We went over body position. I’m not the greatest rider out there, but we made sure I wasn’t hampering from moving right. We know his right hind is the less strong leg, so crossover that direction is hard for him. Still, he was just NOT getting it. So we worked on other things – stretchy circles (we might actually have one, sort of!) switching between posting and sitting trot, canter departs, canter-trot transitions (for now, I am to do canter-walk except in tests so he doesn’t get too “bargey” going into the trot), strechy canter circles… and then at the end of the lesson we went back to laterals.
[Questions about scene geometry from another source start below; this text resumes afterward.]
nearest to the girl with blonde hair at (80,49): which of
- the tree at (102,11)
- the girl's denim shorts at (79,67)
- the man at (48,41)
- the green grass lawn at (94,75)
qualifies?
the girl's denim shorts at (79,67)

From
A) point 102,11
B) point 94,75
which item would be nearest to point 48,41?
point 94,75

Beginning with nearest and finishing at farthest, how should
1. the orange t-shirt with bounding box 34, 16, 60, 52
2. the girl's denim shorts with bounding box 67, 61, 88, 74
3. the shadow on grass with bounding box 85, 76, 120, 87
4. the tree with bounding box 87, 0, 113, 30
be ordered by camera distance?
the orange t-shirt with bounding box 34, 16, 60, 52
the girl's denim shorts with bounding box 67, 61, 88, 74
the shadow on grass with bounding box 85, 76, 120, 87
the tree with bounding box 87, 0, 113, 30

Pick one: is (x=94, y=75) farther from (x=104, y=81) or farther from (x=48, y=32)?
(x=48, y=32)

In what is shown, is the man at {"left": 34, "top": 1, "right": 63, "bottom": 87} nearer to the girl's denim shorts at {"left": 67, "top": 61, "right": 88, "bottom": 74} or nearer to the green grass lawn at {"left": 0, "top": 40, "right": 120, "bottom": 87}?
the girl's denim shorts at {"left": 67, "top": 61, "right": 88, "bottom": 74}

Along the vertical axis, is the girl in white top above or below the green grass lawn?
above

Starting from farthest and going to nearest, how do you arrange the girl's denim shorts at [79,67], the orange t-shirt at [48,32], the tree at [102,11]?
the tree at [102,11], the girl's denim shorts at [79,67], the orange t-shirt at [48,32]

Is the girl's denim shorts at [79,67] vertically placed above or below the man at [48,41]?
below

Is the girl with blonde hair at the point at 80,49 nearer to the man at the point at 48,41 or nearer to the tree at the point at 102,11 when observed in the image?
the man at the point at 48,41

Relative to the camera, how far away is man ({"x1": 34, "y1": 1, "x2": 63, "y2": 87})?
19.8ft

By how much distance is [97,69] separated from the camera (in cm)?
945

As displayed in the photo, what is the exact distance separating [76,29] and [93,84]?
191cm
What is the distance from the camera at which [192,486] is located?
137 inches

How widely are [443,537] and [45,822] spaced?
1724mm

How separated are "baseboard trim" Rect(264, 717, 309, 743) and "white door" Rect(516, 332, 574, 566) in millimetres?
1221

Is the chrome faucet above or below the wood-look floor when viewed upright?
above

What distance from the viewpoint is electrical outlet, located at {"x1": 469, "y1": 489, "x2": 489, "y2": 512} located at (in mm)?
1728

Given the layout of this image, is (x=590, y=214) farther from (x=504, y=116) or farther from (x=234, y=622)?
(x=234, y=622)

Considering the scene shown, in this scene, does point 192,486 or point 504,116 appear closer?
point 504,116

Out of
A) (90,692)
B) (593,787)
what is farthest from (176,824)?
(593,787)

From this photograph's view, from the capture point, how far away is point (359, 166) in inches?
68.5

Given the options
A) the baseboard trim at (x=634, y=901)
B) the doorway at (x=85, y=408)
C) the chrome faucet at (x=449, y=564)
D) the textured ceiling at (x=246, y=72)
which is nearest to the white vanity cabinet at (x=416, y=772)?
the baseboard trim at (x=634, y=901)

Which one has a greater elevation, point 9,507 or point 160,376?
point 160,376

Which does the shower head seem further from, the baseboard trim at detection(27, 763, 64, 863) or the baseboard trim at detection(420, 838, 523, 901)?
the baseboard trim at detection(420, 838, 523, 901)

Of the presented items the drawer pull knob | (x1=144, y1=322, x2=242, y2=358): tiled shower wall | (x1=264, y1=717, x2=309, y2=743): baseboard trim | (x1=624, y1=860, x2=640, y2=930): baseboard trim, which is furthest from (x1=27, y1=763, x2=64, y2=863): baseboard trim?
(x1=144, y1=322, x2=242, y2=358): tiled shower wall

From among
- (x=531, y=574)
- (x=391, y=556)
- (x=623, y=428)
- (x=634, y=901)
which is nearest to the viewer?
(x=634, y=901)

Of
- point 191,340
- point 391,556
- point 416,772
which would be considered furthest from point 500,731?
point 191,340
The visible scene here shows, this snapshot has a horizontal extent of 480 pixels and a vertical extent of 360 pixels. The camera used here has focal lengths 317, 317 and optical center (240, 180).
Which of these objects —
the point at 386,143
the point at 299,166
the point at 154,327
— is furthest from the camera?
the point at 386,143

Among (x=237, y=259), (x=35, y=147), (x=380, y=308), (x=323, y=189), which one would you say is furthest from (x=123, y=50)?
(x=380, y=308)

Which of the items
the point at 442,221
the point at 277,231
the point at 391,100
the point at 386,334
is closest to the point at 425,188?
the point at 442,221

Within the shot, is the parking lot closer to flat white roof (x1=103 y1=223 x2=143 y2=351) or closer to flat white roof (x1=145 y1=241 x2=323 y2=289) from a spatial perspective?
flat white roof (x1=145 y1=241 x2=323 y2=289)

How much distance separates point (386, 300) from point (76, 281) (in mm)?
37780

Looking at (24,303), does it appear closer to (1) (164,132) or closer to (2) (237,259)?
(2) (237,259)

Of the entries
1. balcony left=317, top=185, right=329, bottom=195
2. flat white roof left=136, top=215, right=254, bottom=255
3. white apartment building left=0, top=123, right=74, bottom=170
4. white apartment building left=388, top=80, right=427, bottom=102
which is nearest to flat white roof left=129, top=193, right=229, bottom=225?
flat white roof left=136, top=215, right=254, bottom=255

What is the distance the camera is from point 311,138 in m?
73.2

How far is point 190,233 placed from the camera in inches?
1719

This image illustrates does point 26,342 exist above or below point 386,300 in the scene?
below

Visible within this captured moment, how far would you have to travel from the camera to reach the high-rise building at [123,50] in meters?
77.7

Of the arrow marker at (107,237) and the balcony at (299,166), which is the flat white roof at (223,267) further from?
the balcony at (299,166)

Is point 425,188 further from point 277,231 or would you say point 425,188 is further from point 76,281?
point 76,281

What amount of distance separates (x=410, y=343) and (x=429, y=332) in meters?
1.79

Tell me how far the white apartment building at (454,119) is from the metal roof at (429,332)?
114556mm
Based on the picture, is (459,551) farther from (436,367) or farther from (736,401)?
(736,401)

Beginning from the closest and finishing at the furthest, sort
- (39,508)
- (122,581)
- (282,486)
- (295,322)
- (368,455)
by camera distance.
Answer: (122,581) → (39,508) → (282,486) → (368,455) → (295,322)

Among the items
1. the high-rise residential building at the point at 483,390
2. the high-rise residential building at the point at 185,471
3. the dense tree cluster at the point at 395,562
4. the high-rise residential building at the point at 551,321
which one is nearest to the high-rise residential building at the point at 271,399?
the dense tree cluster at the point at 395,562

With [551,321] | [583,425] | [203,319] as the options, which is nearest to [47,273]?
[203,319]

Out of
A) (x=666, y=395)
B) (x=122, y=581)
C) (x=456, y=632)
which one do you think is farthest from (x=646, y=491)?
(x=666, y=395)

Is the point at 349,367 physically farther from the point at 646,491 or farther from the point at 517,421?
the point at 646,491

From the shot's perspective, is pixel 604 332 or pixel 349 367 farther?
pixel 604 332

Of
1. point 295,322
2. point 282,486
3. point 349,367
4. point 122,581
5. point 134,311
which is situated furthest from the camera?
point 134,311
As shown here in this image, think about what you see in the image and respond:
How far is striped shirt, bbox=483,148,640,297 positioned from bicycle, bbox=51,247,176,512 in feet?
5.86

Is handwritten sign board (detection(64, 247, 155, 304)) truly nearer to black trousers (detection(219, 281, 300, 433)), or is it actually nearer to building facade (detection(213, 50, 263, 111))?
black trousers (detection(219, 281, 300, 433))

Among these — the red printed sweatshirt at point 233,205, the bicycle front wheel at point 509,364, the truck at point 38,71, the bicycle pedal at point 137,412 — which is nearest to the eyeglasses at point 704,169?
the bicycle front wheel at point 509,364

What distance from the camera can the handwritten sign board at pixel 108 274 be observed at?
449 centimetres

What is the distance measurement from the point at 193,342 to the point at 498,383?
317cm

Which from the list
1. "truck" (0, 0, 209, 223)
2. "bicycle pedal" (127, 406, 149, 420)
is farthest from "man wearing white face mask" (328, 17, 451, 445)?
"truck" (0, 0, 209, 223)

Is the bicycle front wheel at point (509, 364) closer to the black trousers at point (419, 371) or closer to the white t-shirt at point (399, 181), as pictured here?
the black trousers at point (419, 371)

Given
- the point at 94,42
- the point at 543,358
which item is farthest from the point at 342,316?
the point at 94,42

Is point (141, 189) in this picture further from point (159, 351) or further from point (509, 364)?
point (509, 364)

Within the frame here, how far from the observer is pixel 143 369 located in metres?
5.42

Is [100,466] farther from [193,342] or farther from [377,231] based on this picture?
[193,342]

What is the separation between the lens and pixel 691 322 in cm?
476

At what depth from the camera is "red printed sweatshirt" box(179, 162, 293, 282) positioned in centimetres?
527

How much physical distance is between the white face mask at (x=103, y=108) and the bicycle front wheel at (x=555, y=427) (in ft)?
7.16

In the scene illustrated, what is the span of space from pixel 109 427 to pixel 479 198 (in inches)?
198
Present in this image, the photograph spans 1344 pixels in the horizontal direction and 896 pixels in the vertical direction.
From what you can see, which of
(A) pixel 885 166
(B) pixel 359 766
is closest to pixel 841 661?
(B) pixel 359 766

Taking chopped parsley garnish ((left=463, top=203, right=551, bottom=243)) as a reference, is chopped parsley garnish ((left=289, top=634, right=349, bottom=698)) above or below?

As we came down centerline for the umpteenth time, I cued for a right leg-yield… and something in his little brain must’ve clicked. He started crossing over INSANELY much. Granted, we were doing more of a messy half-pass (with bonus haunches leading right) instead of a leg yield, but HE WAS MOVING AWAY FROM MY LEFT LEG. We actually made it to the rail just after B, and the crossover I could see in the mirror was something I’ve never ridden before. It was one of those moments where you can just feel the horse do magic things under you, and you hope it never ends. Jeanne was yelling “Yes, YES!” from the rail and I was telling him “Good Boy!!!” with every step. I could tell he was SO pleased with himself, it was as if he was saying “See mom? I get it! I finally get it!” We quit on that, amongst lots of pats and praise. What a good pony!